I really enjoyed Paul Tough’s book How Children Succeed. I highly recommend it to parents and educators alike. I’m thankful he was willing to briefly interact with me on a few questions.
You argue against the theory that IQ determines a person’s academic outcome. What role, if any, do you see for nature (innate talent)? For example, taking as a given that grit, curiosity, and delayed gratification are vitally important to success, would you acknowledge that some have more innate talent than others in (say) mathematics? Or would you argue that what determines who does better in math is entirely a function of grit, determination, strong mentoring, etc.?
Certainly, IQ plays a major role in math ability, and a significant portion of a person’s IQ is innate. (Scientists disagree on precisely what portion.) What I’m arguing in “How Children Succeed” is not that innate IQ plays no role in a child’s success in a subject like math. It’s that IQ – and success on standardized math tests – plays less of a role than we thought in the kind of long-term outcomes we should really care about, like college graduation rates.
One project that I would hope Republicans and Democrats could work together on is improving our nation’s college-graduation rate. While our college-enrollment rate has been going up in recent decades, our college-completion rate has gone down. But this seems like a solvable problem: Economists and psychologists, in the last few years, have uncovered some relatively straightforward and inexpensive interventions that improve college persistence, especially among first-generation college students. My hope is that both Republicans and Democrats would see interventions like these as a way to simultaneously boost the country’s supply of human capital and level the playing field for young people who grow up in disadvantage.

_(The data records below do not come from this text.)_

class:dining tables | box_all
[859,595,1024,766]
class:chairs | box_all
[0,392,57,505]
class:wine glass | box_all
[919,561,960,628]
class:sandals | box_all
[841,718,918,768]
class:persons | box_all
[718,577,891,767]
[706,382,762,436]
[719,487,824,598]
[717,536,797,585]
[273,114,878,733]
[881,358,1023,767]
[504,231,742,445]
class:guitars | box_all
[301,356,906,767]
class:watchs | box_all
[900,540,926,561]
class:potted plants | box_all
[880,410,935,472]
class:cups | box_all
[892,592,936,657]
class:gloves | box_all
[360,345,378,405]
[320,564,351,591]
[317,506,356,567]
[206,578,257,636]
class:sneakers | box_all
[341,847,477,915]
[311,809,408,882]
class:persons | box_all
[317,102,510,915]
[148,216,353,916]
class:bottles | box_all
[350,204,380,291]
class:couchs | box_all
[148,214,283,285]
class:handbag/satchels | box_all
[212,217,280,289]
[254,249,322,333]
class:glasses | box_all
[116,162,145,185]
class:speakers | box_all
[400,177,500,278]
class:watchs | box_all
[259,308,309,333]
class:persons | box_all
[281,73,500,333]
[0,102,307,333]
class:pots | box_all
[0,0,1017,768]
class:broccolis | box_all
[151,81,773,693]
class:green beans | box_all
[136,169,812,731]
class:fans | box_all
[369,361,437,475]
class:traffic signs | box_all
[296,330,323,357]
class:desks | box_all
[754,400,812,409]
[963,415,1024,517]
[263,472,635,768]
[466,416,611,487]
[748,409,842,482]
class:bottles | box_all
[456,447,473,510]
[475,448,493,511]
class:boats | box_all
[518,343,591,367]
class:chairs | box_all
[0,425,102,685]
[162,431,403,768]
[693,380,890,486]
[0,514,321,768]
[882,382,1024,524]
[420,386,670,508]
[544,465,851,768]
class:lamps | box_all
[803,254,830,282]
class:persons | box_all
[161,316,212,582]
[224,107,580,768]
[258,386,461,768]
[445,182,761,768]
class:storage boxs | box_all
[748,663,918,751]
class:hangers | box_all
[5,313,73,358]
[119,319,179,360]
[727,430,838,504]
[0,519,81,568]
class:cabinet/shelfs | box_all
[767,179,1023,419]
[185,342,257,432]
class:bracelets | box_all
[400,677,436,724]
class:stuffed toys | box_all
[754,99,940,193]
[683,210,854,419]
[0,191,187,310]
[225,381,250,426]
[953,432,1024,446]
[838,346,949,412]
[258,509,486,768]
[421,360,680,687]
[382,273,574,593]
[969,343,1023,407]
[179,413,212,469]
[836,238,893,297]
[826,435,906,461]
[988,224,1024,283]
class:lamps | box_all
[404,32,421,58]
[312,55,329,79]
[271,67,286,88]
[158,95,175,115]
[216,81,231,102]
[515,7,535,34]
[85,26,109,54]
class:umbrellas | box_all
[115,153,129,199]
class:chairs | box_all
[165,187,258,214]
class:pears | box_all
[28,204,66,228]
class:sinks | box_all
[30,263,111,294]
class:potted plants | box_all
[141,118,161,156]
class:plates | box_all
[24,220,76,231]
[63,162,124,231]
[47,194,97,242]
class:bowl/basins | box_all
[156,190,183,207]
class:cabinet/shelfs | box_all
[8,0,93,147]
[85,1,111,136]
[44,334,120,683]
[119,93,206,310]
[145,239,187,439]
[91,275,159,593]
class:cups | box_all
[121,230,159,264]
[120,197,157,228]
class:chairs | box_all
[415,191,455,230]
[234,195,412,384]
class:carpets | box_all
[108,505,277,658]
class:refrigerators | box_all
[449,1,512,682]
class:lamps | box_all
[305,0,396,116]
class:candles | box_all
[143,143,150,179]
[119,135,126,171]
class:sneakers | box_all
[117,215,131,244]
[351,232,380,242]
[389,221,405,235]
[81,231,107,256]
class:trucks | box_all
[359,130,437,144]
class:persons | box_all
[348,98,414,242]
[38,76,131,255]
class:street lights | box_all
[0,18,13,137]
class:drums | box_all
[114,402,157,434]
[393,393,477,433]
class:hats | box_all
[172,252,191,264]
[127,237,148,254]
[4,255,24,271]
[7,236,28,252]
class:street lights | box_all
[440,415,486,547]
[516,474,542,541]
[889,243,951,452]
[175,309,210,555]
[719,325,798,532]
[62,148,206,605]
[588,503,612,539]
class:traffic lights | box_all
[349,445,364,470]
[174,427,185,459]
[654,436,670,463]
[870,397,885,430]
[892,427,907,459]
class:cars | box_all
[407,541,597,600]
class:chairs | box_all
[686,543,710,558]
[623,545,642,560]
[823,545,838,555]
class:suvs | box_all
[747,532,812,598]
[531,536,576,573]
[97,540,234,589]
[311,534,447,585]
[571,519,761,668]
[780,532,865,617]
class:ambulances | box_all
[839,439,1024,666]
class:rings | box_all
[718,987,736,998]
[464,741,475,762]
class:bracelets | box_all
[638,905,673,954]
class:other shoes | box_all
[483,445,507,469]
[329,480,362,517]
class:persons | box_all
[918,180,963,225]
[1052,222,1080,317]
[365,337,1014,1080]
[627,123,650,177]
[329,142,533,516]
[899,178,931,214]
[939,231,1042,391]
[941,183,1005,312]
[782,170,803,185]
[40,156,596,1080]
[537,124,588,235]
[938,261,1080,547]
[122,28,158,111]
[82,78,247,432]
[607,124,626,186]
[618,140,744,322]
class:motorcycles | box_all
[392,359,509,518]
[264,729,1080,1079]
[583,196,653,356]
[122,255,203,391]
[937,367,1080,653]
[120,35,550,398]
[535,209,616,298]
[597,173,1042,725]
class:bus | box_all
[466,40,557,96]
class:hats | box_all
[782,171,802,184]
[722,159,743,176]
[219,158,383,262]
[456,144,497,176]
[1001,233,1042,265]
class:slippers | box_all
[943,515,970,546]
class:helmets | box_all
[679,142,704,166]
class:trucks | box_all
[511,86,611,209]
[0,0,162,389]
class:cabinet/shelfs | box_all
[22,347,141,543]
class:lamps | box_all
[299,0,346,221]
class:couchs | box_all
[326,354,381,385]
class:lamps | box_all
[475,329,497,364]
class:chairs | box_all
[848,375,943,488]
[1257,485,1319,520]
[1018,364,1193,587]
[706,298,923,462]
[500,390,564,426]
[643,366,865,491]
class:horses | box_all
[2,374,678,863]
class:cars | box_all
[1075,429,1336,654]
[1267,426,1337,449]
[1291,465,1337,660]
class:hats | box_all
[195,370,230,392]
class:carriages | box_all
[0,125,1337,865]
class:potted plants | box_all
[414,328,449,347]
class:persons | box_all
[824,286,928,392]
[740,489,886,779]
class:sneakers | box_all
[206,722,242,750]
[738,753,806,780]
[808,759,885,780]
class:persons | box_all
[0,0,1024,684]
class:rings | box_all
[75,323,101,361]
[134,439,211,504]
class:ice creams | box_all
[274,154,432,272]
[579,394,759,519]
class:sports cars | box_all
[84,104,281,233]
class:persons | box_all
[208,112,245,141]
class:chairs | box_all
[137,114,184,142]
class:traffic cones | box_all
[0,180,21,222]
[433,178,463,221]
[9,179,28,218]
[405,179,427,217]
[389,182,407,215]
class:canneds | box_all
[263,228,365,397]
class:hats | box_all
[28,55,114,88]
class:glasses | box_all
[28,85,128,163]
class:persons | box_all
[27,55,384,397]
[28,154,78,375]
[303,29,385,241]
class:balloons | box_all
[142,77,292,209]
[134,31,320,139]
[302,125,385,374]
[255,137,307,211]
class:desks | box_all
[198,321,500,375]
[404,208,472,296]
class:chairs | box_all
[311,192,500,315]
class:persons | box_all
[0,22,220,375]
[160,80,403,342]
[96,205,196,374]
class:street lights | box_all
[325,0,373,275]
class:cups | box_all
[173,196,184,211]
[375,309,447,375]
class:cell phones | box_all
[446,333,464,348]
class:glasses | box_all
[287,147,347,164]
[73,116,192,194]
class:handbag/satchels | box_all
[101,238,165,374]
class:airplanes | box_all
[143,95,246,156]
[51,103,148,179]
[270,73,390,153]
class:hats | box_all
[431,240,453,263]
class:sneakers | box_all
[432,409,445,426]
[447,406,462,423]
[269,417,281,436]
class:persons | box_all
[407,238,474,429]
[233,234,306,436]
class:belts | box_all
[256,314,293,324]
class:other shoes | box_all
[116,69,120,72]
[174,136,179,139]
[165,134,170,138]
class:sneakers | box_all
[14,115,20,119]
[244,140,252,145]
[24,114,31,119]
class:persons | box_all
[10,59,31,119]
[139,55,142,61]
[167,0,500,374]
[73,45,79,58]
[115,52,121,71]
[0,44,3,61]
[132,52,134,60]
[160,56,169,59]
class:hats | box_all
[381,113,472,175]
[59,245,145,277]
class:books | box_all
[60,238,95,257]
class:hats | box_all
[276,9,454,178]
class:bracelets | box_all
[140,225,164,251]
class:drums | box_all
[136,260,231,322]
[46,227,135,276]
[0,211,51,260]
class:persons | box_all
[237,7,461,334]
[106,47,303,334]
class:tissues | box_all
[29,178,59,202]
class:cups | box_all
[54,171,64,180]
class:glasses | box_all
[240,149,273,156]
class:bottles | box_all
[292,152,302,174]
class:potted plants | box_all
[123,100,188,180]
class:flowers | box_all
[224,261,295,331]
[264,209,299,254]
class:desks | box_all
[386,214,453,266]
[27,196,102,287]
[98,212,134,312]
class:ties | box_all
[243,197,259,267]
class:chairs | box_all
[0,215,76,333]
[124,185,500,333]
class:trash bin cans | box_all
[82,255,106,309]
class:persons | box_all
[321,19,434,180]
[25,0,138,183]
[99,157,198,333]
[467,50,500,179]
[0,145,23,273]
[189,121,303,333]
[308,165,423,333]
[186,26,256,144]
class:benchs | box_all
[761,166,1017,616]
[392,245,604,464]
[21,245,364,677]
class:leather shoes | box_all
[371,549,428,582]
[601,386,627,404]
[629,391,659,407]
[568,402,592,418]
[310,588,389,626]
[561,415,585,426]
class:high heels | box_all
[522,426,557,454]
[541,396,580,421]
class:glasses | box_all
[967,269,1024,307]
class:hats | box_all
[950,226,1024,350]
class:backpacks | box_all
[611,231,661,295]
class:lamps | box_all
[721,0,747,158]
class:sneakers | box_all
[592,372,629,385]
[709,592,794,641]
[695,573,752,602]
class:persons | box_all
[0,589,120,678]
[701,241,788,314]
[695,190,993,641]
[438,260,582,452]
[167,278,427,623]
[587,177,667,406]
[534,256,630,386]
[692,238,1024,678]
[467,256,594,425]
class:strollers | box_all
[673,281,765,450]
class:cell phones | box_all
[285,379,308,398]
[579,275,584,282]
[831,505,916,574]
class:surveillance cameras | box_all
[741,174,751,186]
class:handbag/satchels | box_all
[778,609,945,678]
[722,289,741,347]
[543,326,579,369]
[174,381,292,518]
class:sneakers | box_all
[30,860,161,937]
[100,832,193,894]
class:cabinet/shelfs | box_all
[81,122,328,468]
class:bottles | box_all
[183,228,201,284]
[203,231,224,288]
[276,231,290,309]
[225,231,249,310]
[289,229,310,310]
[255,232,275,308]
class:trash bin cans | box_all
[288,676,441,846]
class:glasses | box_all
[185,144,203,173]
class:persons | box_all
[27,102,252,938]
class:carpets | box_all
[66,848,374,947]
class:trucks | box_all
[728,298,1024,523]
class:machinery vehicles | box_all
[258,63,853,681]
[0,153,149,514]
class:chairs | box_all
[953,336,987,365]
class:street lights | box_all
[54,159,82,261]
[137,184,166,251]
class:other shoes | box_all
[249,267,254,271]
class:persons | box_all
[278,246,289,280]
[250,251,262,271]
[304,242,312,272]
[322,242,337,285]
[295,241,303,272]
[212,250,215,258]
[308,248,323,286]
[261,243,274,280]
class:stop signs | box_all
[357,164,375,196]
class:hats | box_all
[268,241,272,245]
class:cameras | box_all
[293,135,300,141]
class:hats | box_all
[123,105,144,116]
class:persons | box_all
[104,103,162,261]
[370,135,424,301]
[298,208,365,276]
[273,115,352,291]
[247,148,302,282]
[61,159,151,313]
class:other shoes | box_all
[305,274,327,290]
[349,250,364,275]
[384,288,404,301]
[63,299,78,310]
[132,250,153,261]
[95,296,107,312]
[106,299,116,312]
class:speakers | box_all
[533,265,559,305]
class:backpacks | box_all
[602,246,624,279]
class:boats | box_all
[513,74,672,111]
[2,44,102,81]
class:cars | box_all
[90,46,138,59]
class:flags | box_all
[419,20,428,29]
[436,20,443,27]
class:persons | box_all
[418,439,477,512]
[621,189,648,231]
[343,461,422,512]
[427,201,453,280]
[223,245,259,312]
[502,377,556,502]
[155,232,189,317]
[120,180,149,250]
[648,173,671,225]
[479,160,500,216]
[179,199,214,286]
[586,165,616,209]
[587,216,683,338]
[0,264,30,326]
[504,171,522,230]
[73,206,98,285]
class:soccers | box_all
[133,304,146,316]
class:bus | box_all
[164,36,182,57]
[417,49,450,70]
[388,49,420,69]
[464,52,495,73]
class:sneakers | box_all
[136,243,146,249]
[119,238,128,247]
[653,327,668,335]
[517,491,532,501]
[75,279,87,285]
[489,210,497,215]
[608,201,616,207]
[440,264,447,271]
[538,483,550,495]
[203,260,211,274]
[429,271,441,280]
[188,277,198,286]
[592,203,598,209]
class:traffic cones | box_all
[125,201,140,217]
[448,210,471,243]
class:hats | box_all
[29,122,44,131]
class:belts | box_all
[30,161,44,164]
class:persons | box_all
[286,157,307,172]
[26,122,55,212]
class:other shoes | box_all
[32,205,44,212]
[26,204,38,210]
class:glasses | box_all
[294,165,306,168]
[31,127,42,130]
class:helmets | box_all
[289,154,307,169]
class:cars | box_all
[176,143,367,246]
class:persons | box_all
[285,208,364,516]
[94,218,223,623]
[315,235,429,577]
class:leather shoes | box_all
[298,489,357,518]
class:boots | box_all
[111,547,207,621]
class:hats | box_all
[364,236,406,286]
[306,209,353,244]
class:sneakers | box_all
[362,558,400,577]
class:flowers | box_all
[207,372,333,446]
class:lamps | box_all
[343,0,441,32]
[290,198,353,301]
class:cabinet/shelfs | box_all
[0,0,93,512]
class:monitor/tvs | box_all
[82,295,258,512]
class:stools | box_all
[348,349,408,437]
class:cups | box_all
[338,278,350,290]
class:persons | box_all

Should traditional college be the appropriate goal for every high school student? What do you say to the argument that we don’t have enough good people going into the trades, that vocational degrees are less expensive and more quickly obtained, and that such professions often pay quite well?
Certainly, traditional college shouldn’t be the goal for every high school student. But right now there’s a huge and disturbing class divide in this country in college-graduation rates. If you grow up in the top income quartile, you have about an 80 percent chance of graduating from college; if you grow up in the bottom income quartile, you have about an 8 percent chance. Certainly there are plenty of young people in each income quartile who would be better suited to vocational training than college. There are, I’m sure, lots of well-off kids going to college simply because it’s what everyone in their family has done, and many of them would be happier and more fulfilled in vocational school. But at the same time, it seems clear that a much higher percentage of low-income students can and should be graduating from college, and it should be a national priority to enable them to do so.
And while it’s true that some trades that don’t require a college degree do pay well, on the whole, in today’s economy, professions that require a college degree are much higher-paying and more stable. The wage premium for a college degree right now is at an all-time high, and the unemployment rate for Americans with a college degree is significantly lower than the rate for Americans without a college degree. Those economic data suggest that the country needs more college graduates, not fewer.
Thanks, Paul, for taking the time to interact.